**What needs to be done:** Write out word for word the stretch of the passage below on JDBC batch updates that opens with the words containing "And from the" and closes with "but Oracle aborts.".

**Text passage:**
On Mar 31, 2011, at 3:34 PM, Quartz wrote:
Besides that's what release notes are for. And I dare say, if they expected a transaction when using a batch with autocommit=true, it about time they learn their mistake. JDBC api is a contract. Can't make exception for postgres.
Quartz, the problem is that behavior of batch updates when autocommit=true is not spec-defined, it's implementation-defined. Just because MySQL does it one way doesn't make that the "right" way. Look at this post from 2009:
"The behavior after a failure is DBMS specific, as documented in Statement.executeBatch()<http://java.sun.com/javase/6/docs/api/java/sql/Statement.html#executeBatch()>. Some unit tests I've run had shown that MSSQL continues with the rest of the statements while Oracle aborts the batch immediately."
And reading through the JDBC guide, albeit for an older version, here:
"For this reason, autocommit should always be turned off when batch updates are done. The commit behavior of executeBatch is always implementation defined when an error occurs and autocommit is true."
And from the most recent JDBC tutorial, here:
"To allow for correct error handling, you should always disable auto-commit mode before beginning a batch update."
It seems to me that this is a case of you expecting behavior that is not spec-defined, but because your prior experience with MySQL has taught you to expect certain behavior, you expect that behavior to also be present in other drivers even though the spec does not clearly state the expected behavior (it explicitly states that it's implementation-defined). This is clear in the first post I linked to, where MSSQL continues (as does MySQL from your admission), but Oracle aborts.

Dataset entries
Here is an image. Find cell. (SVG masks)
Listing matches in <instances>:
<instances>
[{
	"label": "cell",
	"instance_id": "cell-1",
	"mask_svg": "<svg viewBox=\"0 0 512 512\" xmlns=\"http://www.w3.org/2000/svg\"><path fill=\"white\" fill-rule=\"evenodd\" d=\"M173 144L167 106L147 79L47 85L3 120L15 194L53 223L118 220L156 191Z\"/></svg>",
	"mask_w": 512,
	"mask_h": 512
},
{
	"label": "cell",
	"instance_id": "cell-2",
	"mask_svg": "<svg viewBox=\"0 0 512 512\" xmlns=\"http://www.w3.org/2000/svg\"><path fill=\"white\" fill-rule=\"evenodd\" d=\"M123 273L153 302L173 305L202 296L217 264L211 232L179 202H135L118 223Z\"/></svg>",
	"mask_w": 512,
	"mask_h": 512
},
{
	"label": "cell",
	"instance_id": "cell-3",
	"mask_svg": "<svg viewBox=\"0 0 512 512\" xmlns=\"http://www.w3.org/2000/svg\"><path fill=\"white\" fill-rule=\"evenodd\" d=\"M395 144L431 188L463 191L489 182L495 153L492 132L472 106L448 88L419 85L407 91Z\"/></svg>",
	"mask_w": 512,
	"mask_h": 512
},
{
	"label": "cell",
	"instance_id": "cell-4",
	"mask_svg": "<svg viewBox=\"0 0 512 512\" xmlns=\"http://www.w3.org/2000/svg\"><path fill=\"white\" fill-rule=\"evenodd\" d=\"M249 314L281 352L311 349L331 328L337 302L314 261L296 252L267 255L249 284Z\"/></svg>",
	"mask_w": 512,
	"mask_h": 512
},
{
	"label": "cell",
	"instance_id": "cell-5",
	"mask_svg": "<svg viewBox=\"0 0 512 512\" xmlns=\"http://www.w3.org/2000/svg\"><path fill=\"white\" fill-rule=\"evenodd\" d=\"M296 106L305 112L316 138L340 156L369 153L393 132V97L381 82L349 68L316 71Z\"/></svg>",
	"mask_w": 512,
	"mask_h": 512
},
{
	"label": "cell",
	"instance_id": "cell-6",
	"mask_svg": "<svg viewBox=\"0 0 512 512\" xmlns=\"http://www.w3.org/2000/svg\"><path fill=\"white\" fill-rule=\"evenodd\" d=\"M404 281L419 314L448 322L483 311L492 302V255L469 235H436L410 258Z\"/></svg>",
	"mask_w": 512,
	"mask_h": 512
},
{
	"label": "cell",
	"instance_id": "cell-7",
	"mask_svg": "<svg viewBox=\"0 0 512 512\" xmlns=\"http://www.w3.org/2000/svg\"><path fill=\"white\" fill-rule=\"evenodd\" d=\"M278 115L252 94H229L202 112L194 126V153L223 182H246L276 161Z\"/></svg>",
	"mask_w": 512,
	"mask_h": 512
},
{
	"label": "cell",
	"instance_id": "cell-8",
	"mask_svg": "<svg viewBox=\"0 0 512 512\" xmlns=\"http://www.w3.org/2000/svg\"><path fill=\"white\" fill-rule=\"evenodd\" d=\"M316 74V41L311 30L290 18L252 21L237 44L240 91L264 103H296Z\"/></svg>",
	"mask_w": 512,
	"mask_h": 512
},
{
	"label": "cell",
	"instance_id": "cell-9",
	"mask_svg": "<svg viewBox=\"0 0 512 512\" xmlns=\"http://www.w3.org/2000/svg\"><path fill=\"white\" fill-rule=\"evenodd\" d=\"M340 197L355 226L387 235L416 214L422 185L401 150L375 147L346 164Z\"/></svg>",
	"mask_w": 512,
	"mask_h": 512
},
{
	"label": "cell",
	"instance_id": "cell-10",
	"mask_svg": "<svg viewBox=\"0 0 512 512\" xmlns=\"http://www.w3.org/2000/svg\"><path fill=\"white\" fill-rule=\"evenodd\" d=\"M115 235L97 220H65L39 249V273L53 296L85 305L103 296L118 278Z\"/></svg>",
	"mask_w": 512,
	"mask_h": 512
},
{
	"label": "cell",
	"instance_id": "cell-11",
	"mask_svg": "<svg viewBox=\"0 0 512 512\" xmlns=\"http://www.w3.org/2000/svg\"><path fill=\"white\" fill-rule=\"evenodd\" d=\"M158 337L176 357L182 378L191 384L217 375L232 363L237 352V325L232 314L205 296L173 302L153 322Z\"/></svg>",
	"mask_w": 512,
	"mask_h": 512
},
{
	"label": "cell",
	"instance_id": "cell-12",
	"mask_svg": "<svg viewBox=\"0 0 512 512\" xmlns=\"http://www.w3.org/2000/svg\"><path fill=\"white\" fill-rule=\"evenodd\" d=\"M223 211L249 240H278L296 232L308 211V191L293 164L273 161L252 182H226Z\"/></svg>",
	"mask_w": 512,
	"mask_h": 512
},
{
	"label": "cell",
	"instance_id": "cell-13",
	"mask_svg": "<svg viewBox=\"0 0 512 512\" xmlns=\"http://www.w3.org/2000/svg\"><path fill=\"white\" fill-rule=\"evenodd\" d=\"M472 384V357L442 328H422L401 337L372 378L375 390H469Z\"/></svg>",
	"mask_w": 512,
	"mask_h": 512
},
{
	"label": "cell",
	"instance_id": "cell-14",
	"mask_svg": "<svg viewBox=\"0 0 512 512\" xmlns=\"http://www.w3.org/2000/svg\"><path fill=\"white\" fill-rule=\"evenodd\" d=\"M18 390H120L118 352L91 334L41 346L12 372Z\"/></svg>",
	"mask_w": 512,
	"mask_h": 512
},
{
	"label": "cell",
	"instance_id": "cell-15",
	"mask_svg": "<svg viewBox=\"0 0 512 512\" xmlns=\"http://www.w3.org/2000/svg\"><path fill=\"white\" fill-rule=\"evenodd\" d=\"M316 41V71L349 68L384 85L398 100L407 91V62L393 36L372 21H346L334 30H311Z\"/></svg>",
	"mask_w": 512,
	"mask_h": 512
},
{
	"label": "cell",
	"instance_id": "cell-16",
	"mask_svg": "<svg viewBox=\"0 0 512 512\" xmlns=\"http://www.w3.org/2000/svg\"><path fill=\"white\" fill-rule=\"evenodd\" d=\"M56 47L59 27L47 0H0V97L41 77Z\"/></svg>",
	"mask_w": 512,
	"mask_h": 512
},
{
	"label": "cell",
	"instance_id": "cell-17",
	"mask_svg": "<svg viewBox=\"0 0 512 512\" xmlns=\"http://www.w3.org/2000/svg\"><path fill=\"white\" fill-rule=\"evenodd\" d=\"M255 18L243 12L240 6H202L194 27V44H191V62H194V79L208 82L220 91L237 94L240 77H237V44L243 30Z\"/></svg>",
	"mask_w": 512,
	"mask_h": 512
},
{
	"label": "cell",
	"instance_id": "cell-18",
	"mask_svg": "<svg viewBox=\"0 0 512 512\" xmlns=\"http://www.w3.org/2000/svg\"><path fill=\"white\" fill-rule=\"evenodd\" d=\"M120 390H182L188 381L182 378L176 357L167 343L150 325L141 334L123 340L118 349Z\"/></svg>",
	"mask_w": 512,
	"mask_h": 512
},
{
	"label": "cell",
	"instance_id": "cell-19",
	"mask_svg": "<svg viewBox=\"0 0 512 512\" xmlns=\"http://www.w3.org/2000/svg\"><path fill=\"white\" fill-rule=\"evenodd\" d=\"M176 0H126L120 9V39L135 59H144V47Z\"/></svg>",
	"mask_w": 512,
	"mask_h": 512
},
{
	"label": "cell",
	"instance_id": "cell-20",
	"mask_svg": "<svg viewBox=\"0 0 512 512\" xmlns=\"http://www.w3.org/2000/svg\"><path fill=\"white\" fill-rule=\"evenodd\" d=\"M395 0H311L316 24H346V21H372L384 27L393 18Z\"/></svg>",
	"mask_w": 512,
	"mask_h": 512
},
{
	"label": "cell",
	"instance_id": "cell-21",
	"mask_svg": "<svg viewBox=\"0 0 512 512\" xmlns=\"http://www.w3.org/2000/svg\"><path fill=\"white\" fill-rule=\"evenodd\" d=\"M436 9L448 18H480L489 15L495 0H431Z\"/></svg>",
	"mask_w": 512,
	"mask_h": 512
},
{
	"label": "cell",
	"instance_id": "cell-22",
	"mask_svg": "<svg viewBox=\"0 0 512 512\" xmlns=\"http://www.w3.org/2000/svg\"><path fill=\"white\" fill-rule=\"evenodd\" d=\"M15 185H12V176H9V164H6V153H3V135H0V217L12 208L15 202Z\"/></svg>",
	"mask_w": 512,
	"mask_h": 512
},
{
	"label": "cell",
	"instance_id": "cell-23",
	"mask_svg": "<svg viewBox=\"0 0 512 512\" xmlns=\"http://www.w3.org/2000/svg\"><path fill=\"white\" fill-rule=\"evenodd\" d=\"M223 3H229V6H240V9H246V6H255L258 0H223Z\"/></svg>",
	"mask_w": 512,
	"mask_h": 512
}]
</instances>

**Completed exercise:**
And from the most recent JDBC tutorial, here:
"To allow for correct error handling, you should always disable auto-commit mode before beginning a batch update."
It seems to me that this is a case of you expecting behavior that is not spec-defined, but because your prior experience with MySQL has taught you to expect certain behavior, you expect that behavior to also be present in other drivers even though the spec does not clearly state the expected behavior (it explicitly states that it's implementation-defined). This is clear in the first post I linked to, where MSSQL continues (as does MySQL from your admission), but Oracle aborts.